To, co czasem wydaje nam się problemami żołądkowymi, bywa w rzeczywistości zaburzeniami jelitowymi – mało kto zdaje sobie bowiem sprawę, że jelita wypełniają jamę brzuszną aż po żebra. Uwięzione gazy i stany zapalne śluzówki powodują silne bóle, ale także wstydliwe wzdęcie, zaparcia i biegunki. W takiej sytuacji pomóc może napar z kopru włoskiego (Foenicum vulgare), którego nasiona są tak bogate w związki eteryczne, flawonoidy i związki fenolowe, że działają nie tylko przeciwzapalnie, ale także przeciwskurczowo i pomagają pozbyć się zalegającego śluzu.

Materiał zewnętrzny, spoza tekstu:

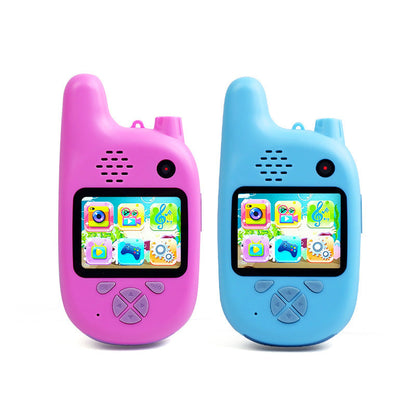 Sjovt digitalt kamera til børn med walkie-talkie funktioner og spil - Unisex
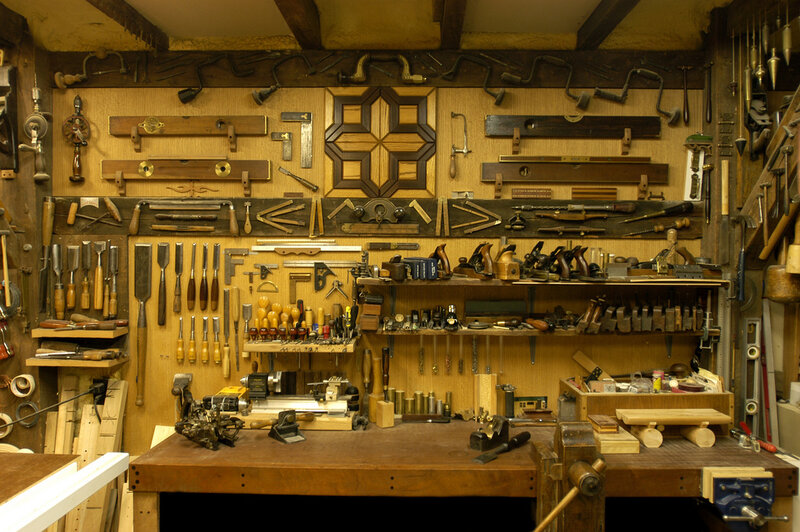 woodworking workshop tools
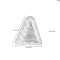 DIY Candle Silicone Molds, for Christmas, Christmas Tree, 80x72x26mm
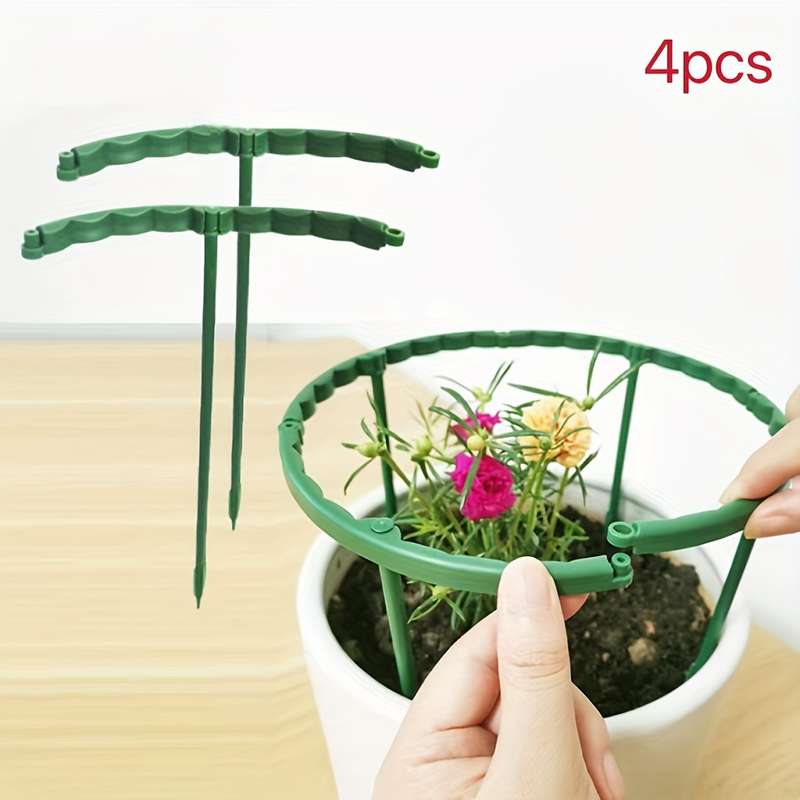 4 9.5 in (24.99 cm) heavy-duty plastic plant support stakes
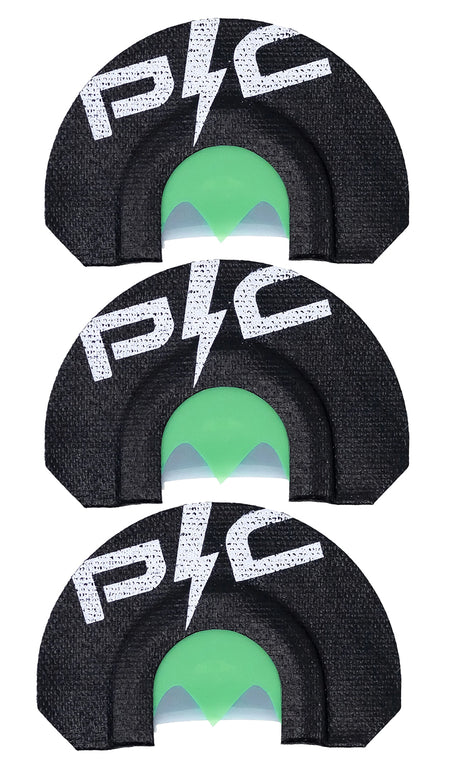Power Calls 24251 Diaphragm Turkey Call Black/Green Bat Wing Cut Design
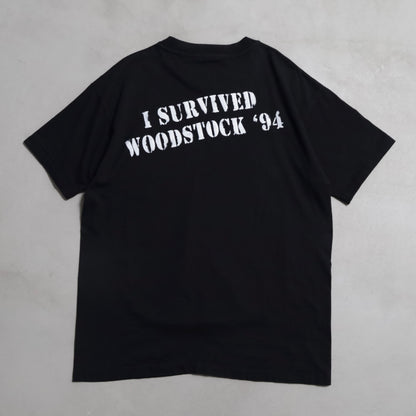 WOODSTOCK '94 MUSIC T-SHIRT (25TH ANNIVERSARY/XLARGE/VERY GOOD CONDITION)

Koper włoski przynosi ulgę przy biegunkach różnego pochodzenia, chorobie wrzodowej jelit, chorobie Crohna, a przede wszystkim wzdęciach.
Dla ochrony śluzówki żołądka i jelit warto również pić zaparzone we wrzątku siemię lniane (Linum usitatissimum), którego galaretowata konsystencja łagodzi stany zapalne i wspomaga prawidłowy rozwój mikroflory bakteryjnej. Poleca się spożywać je szczególnie w przypadku biegunek i zaparć.
Na problemy jelitowe poleca się również korzeń arcydzięgla (Angelica archangelica), który jednocześnie łagodzi skurcze żołądkowe, a przede wszystkim przynosi ulgę przy wzdęciach i problemach z wypróżnianiem.
Dolegliwości żołądkowe u wielu osób manifestują się przykrym cofaniem się treści żołądkowej do gardła, które w długim okresie zwiększa ryzyko rozwoju raka przełyku. Złagodzić je można popijając napar z nagietka lekarskiego (Calendula officinalis), który działa kojąco na śluzówkę układu pokarmowego, przeciwdziała wrzodom żołądkowym, a przede wszystkim przynosi ulgę przy zgadze i refluksowi.
Nieco inny mechanizm działania, ale wysoką skuteczność posiada także przeciwzapalny korzeń prawoślazu (Althaea officinalis), który pije się zazwyczaj w formie chłodnych naparów. Całkowicie pozbawiony skutków ubocznych może być podawany nawet małym dzieciom!
Wreszcie, niezwykle kojącym naparem, który wykorzystywany jest w medycynie ludowej od setek lat, jest herbatka z babki zwyczajnej (Plantago major). Leczy ona nie tylko tkanki zewnętrzne, ale także śluzówkę żołądka i jelit, więc polecana jest przy krwawieniach w obrębie układu pokarmowego, hemoroidach, a przede wszystkim jako wspomaganie terapii wrzodów i przewlekłych zapaleń żołądka!